## Document
= = =

14.2. La notion de mémoire segmentée
Un espace d'adresse linéaire pour un processus est
parfois une gène, car cela complique la gestion des objets dans cet
espace par le processus. Cette difficulté est accrue si le processus
désire partager des données ou du code instruction avec un autre
processus. Dans ce cas, comment chacun de ces processus va-t-il désigner
ces objets partagés dans son propre espace? Si l'espace est assez grand,
les processus peuvent, par exemple, décider a priori de réserver
des parties de leur espace à de tels objets.
Pour éviter ces inconvénients, on a introduit la
notion de mémoire segmentée, qui est une sorte d'espace
à deux dimensions (figure 14.3). Chaque processus dispose de son propre
espace mémoire constitué d'un ensemble de segments, chaque
segment étant un espace linéaire de taille limitée. Un
emplacement de cet espace est désigné par un couple
<s, d> où
s désigne le segment, et
d un déplacement à
l'intérieur du segment. Un segment regroupe en général des
objets de même nature (instructions, données ou constantes,
partagées ou propres, etc...). On retrouve ici une notion
déjà rencontrée lors de l'édition de liens: un
module est constitué de sections, et l'éditeur de liens regroupe
ensemble les sections de même nature.
Fig. 14.3. Représentation d'une
mémoire segmentée.
Cette notion de mémoire segmentée peut ou non
être prise en compte par le matériel. Lorsqu'elle ne l'est pas,
l'éditeur de liens ou le chargeur place les segments dans un espace
linéaire, avant de lancer l'exécution du processus. Ce placement
est alors statique, et la taille des segments est souvent invariable.
Certains matériels prennent en compte un tel espace, en
assurant dynamiquement la traduction d'une adresse segmentée en une
adresse dans un espace linéaire, au moyen de tables spécifiques
qui contiennent les informations de localisation de chaque segment, encore
appelés descripteurs de segment. Un tel descripteur contient les
informations suivantes:
- L'indicateur de validité indique
si le segment existe ou non.
- L'adresse de
début indique où commence le segment dans l'espace
linéaire.

= = =

## Données fournies
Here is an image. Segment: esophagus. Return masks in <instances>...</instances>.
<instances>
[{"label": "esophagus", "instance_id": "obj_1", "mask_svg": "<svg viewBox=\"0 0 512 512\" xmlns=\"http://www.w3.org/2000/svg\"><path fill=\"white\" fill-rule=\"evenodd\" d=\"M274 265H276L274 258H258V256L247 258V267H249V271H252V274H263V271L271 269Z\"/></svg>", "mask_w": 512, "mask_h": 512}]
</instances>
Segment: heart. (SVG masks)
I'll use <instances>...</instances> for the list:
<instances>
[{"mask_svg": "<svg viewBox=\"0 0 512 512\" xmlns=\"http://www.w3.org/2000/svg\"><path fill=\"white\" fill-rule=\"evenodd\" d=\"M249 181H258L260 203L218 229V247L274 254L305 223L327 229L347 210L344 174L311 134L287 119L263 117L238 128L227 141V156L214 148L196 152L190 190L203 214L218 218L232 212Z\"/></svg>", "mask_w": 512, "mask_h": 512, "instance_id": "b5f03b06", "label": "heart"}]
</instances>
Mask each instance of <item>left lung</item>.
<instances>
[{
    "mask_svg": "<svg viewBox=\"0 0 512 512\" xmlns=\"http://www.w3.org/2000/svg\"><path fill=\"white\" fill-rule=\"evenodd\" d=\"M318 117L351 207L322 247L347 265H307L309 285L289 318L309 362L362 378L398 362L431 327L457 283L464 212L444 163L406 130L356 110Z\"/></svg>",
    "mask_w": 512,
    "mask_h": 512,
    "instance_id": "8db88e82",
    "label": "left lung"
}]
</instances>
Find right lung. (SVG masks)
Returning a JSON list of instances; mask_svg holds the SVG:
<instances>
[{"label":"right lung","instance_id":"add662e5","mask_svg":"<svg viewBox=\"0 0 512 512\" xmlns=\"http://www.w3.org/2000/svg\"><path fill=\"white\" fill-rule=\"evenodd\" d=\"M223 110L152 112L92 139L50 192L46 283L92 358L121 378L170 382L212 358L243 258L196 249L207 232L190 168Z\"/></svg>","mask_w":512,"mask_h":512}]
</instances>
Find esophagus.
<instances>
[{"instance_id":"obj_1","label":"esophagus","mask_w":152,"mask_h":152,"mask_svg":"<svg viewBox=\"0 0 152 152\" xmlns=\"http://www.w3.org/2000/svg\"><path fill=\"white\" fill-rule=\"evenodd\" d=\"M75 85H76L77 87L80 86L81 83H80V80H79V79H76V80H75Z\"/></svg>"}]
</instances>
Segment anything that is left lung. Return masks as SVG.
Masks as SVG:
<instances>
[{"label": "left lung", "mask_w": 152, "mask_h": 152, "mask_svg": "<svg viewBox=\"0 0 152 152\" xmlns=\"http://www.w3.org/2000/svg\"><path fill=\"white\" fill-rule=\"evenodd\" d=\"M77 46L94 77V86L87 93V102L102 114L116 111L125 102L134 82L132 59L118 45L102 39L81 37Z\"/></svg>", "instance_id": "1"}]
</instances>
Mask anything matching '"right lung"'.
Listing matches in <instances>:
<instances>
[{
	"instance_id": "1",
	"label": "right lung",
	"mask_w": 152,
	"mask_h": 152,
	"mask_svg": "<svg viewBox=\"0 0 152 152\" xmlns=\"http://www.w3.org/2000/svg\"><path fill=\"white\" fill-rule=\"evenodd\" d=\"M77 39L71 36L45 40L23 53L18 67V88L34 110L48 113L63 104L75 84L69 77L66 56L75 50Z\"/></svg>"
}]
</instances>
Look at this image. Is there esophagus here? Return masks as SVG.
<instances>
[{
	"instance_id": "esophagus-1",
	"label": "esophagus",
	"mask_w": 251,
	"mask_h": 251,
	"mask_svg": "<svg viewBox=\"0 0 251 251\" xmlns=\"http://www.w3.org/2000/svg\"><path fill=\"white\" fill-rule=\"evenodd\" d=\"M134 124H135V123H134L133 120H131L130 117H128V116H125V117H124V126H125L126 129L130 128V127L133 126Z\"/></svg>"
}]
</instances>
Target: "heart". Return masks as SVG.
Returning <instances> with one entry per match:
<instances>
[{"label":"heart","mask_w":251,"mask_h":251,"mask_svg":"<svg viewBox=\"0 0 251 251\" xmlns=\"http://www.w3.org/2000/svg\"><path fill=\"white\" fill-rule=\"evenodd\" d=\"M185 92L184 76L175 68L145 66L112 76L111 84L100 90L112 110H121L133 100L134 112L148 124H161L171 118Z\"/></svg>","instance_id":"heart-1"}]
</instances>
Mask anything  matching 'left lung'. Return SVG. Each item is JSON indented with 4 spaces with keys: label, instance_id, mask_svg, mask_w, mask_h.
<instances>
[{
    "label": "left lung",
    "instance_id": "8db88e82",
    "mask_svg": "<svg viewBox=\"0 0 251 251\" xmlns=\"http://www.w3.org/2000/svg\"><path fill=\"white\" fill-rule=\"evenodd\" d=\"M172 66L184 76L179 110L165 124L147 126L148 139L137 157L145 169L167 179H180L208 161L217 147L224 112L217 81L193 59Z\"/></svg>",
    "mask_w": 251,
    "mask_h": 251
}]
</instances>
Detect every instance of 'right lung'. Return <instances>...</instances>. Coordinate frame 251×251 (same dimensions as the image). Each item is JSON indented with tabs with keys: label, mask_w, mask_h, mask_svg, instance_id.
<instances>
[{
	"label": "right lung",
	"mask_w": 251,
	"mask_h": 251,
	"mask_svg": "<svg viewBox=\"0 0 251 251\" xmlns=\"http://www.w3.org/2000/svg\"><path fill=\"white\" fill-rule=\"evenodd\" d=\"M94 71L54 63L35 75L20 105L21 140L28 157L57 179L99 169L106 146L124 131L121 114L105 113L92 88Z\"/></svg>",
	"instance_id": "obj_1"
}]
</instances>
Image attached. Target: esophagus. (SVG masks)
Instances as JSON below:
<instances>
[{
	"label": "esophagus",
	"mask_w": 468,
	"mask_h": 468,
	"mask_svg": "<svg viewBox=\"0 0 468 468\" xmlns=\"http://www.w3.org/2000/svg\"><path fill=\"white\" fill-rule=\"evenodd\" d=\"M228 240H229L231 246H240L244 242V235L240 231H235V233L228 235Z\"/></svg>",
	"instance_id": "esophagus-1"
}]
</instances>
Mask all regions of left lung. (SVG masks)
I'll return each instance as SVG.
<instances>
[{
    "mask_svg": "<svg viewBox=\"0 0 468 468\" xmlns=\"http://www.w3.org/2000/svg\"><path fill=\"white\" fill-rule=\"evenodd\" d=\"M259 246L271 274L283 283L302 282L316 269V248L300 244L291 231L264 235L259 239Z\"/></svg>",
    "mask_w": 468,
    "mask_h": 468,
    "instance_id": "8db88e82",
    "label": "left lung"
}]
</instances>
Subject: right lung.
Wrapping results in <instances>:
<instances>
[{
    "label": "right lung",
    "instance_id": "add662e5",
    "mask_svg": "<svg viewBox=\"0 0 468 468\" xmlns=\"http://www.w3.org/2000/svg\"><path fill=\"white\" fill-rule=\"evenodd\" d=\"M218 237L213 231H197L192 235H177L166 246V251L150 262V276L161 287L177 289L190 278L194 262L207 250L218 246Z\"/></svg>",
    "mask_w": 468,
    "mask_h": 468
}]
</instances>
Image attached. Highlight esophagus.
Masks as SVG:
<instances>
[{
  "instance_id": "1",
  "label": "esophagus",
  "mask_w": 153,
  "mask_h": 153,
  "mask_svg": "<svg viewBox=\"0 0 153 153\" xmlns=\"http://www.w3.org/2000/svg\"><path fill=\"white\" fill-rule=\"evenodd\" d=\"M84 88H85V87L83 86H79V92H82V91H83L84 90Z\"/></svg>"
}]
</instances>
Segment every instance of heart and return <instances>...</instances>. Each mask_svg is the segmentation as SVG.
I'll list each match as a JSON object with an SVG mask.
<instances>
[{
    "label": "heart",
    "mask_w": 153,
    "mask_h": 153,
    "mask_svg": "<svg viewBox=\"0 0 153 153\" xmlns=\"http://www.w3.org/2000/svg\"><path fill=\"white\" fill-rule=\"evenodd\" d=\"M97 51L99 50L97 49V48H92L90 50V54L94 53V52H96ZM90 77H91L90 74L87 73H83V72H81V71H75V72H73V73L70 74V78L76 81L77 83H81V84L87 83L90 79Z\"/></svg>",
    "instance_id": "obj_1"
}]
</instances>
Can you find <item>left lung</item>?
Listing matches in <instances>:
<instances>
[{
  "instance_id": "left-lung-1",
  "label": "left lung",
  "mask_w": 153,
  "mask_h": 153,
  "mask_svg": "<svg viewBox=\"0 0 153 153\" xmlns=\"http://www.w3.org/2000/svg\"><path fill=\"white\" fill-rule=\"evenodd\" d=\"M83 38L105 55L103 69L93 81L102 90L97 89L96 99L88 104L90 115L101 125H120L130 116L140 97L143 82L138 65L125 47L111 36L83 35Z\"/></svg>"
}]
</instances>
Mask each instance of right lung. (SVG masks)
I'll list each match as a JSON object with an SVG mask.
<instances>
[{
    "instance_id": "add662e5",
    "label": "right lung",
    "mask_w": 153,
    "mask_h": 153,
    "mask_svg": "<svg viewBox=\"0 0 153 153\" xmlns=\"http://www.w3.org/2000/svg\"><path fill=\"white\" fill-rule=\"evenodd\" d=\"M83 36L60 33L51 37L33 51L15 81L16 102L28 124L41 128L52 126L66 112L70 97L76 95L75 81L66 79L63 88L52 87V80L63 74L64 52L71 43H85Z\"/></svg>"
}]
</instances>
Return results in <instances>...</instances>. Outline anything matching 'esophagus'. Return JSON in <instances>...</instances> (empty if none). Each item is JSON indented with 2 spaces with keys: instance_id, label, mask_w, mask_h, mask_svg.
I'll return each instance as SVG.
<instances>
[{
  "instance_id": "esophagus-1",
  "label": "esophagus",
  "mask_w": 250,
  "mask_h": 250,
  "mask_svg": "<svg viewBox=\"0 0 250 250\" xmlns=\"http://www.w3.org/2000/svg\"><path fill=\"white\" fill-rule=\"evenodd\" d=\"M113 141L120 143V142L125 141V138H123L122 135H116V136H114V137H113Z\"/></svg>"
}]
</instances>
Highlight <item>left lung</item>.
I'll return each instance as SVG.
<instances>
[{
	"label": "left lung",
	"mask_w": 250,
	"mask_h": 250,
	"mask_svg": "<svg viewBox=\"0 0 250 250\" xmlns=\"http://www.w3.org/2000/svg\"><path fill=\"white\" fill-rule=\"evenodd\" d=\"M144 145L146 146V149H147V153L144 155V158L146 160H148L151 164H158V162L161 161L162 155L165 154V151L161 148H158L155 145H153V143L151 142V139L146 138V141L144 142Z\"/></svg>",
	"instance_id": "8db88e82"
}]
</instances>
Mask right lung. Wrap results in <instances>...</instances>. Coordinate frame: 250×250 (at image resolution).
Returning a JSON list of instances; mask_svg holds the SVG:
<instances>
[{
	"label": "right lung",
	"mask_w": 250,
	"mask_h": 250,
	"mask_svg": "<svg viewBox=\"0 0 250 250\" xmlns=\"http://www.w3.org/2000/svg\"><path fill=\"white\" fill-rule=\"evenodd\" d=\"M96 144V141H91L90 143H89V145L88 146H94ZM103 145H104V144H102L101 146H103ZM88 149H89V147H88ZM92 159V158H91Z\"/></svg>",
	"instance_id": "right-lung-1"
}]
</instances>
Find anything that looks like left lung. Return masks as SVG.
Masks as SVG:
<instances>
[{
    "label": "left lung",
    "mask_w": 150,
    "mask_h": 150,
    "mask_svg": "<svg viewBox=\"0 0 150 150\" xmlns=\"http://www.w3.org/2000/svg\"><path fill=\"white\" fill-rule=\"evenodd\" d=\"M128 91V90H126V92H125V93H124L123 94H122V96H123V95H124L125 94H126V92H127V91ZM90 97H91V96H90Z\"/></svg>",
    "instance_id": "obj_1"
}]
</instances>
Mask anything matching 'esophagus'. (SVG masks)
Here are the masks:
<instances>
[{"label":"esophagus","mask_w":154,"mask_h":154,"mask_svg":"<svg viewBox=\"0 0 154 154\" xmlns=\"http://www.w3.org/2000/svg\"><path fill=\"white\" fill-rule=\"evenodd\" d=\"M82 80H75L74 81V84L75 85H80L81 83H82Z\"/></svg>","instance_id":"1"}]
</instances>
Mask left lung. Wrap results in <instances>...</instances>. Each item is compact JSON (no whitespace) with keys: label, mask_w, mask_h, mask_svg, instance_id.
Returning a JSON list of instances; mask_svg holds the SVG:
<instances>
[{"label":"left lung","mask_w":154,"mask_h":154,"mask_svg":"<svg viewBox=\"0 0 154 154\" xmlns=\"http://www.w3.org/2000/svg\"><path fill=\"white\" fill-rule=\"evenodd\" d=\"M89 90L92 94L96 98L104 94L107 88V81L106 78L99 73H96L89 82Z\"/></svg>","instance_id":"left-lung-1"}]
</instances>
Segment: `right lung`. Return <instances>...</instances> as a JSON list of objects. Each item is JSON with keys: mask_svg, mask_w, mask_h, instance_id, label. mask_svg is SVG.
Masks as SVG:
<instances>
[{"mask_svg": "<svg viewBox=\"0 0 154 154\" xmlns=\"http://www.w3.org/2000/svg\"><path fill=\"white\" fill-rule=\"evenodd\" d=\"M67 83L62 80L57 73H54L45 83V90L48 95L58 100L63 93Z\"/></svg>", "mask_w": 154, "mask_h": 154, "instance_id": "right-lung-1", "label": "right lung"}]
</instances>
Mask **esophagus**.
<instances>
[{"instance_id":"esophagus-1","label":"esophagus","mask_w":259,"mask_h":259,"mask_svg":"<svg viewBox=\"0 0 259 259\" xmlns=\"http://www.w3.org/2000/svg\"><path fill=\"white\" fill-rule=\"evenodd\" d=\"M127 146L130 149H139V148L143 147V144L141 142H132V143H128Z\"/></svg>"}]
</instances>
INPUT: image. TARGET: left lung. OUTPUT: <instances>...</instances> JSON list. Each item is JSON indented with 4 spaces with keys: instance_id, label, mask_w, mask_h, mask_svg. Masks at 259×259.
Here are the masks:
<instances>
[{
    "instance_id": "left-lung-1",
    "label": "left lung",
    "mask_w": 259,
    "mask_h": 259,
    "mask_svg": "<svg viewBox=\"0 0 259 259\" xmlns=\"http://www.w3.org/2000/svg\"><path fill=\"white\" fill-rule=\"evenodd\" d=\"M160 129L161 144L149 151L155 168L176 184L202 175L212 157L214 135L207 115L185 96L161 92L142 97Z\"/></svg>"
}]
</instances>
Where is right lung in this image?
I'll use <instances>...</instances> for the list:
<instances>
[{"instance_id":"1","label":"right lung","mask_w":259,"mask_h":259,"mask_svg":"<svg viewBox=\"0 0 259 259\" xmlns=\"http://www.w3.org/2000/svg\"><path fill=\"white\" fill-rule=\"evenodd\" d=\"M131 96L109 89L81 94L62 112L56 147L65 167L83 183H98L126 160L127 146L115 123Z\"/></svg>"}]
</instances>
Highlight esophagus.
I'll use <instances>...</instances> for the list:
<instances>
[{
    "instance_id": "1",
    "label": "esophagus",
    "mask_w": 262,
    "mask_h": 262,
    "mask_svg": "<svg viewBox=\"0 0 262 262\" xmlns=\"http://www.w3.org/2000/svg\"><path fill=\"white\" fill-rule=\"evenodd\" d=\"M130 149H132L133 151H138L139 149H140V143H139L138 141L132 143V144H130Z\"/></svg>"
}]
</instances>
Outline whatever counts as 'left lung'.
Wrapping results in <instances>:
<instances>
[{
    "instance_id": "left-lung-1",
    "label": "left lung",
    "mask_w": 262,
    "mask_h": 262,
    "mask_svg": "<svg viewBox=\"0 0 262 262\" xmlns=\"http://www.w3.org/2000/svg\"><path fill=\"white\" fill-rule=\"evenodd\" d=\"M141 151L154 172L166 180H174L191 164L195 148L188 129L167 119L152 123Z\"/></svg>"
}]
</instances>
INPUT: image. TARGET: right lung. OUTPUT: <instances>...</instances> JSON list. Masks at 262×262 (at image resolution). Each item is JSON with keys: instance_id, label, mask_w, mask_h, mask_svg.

= = =

## Consignes de l'exercice
A – Selon le document sur la mémoire segmentée, comment désigne-t-on un emplacement de l'espace d'un processus ?
B – Recopiez fidèlement le passage du document sur la mémoire segmentée qui commence par les mots "Fig. 14.3. Représentation" et se termine par "est souvent invariable.".
C – Traduisez en anglais cette phrase du document sur la mémoire segmentée : « Cette notion de mémoire segmentée peut ou non être prise en compte par le matériel. »

## Réponses par consigne
A – Par un couple <s, d>, où s désigne le segment et d un déplacement à l'intérieur du segment.

B –
Fig. 14.3. Représentation d'une
mémoire segmentée.
Cette notion de mémoire segmentée peut ou non
être prise en compte par le matériel. Lorsqu'elle ne l'est pas,
l'éditeur de liens ou le chargeur place les segments dans un espace
linéaire, avant de lancer l'exécution du processus. Ce placement
est alors statique, et la taille des segments est souvent invariable.

C – This notion of segmented memory may or may not be taken into account by the hardware.